The Venetian Circulation is a biophysical simulation of the circulatory system capable of fluid-dynamic measurement through optical angiography. The device is currently being used to simulate and study decompensated shock, probing for potential treatment strategies. In addition, its angiography capabilities are being adapted to simulate fluoroscopy — an adaptation that could become the foundation for further innovation in PCI, EVAR, and TAVR.
The study of proteins and their relationship to each other within a biological system — known as proteomics — is a powerful field that is revolutionizing our understanding of biochemistry and the molecular mechanics of disease. Yet current experimental techniques are prohibitively expensive, limiting the research to a select few. The goal of Simple Stratified Protein Quantification (SSPQ) is to provide a low-cost alternative for quantitative proteomic research. Using gels, computer vision, and mathematical modeling, SSPQ — facilitated by our novel Converge Program — is being developed to democratize proteomic research.

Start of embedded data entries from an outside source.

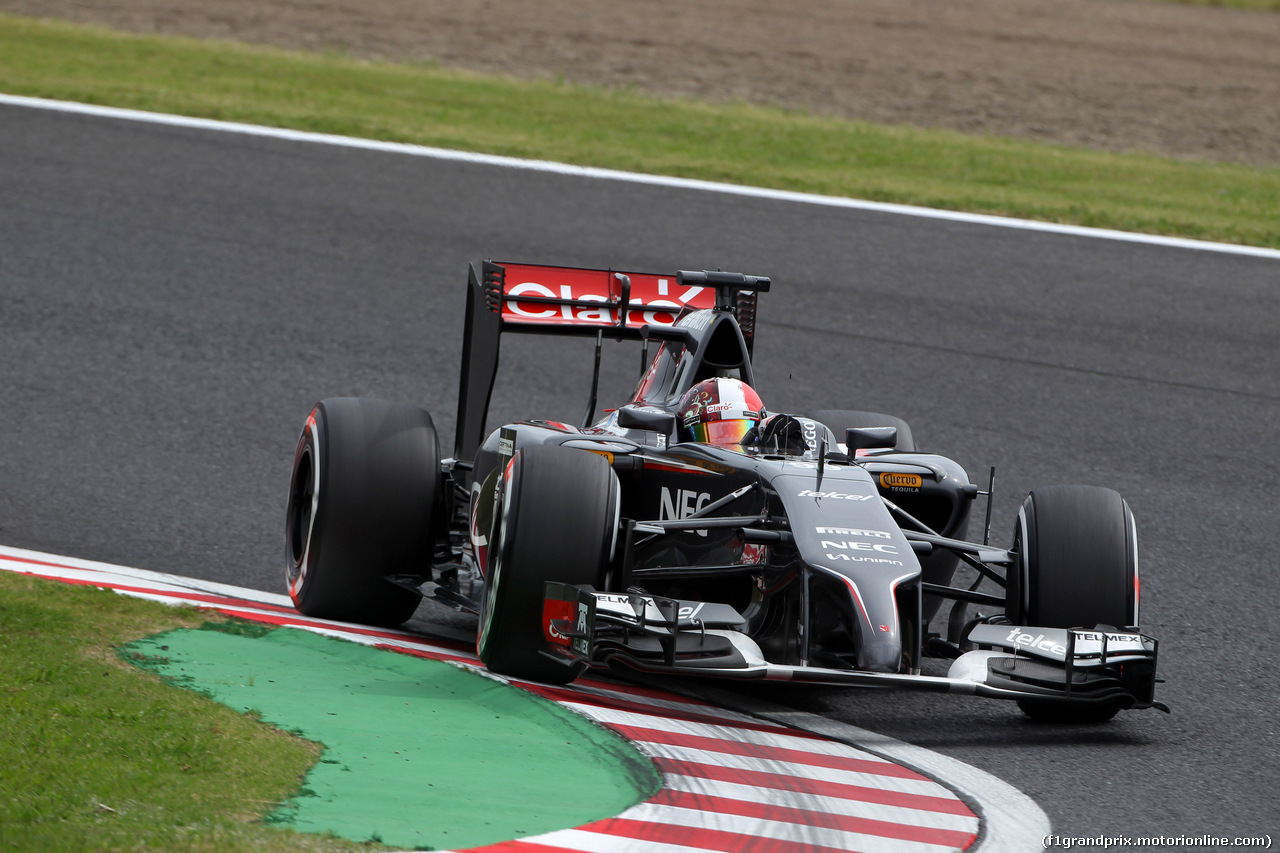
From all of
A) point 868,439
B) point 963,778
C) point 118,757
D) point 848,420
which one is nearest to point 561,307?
point 848,420

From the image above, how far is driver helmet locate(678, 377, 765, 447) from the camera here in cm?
615

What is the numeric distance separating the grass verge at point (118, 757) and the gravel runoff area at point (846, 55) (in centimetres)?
1176

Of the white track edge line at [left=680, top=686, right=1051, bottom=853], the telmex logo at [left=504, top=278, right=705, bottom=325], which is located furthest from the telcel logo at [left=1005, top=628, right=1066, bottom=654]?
the telmex logo at [left=504, top=278, right=705, bottom=325]

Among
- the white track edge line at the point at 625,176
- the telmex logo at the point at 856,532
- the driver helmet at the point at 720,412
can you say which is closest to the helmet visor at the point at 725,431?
the driver helmet at the point at 720,412

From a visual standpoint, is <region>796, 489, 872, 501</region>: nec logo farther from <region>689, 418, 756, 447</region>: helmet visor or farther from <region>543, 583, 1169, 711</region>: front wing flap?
<region>689, 418, 756, 447</region>: helmet visor

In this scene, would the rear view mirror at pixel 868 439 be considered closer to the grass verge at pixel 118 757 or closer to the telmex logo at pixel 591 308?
the telmex logo at pixel 591 308

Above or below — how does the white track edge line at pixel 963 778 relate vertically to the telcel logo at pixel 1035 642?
below

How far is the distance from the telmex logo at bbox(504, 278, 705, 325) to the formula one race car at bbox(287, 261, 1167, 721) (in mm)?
19

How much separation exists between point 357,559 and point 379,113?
28.1ft

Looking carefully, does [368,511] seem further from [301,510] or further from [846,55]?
[846,55]

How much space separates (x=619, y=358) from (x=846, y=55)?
894cm

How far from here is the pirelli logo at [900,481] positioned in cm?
605

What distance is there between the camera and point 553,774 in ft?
15.2

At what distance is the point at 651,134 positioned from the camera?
14.3 metres
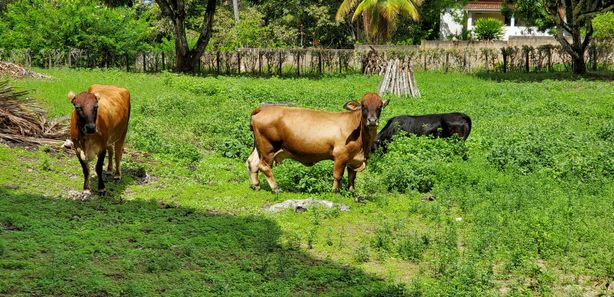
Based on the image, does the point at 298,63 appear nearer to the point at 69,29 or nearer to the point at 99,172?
the point at 69,29

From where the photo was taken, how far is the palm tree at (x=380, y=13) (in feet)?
121

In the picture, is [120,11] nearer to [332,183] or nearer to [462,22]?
[462,22]

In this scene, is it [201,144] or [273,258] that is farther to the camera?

Intraoperative surgical imaging is changing the way surgery is performed. It allows for less invasive approaches, reductions in infection rates, and the ability to treat pathologies hidden to the naked eye. Yet many of the current intraoperative systems in place are cumbersome, some radioactive, and require stoppages in the operation in order to be performed. Electrical Impedance Tomography (EIT) is a non-radioactive imaging platform that uses current differentials to reconstruct an image. Given its rapid acquisition speed, it may be used to give a live view. The goal of this project is to probe the feasibility of EIT as a live intraoperative imaging system — expanding the arsenal of imaging systems for surgery and solving some of the current issues faced within the field.